Une expression sardonique se fit jour sur le visage du marin.

— Ne raillez pas, Noël… Je connais votre esprit, vous n’avez pas besoin d’en faire preuve nouvelle devant moi. Ne bravez pas, je connais votre courage. Tout cela devient grave, plus grave que vous ne le pensez. Je vous supplie en grâce de ne pas mettre d’irritation dans vos réflexions, pas plus que vous n’en mettrez dans vos réponses.

Noël fit signe qu’il écoutait.

Tout en jouant l’ensemble frais et jeune de :

Verroumo a le sull aure
I miei sospiri ardenti…
Vedrai sul mar che mormora
L’eco de miei lamenti…

Elle continua :

— Accordez-moi, comme à vous, de l’intelligence et du cœur.

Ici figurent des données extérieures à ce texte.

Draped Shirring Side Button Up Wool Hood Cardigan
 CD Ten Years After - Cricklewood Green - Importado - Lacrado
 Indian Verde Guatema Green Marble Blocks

C’est une histoire que je veux vous remettre devant les yeux ; une histoire, oui, la mienne… celle de beaucoup de jeunes filles.

Elle examinait Noël pour s’assurer qu’il lui prêtait une attention soutenue.

Satisfaite de son examen, elle ajouta :

— Calme, douce, insouciante, pleine de naïves rêveries, d’aspirations instinctives vers un idéal insaisissable et séduisant, cette histoire-là pourrait bien finir dans les bas-fonds d’un abîme sanglant… Oh ! fit-elle, en redoublant de force, je serai franche ; je n’hésiterai ni devant mes souvenirs les plus riants et les plus vertueux, ni devant mes actions les plus coupables et les plus criminelles.

Elle se tut.

Ses doigts, seuls, continuèrent à vivre pour elle.

Noël attendait.

Un moment elle abandonna son piano.

— Quelle délicieuse mélodie, que ce premier acte de Lucia ! Cette chère musique me rappelle les premiers jours de mon adolescence. J’aimais tout et je n’aimais rien. Tantôt folle, tantôt rieuse : le matin, courant après les papillons, je cueillais les fleurs du printemps nouveau ; dans la journée, à cheval sur un mustang fougueux, indompté, je parcourais à l’aventure les immenses domaines de ma famille. Un ou deux serviteurs de confiance me suivaient, et le plus souvent, quand ce n’était pas Marcos Praya, je les laissais bien loin en arrière.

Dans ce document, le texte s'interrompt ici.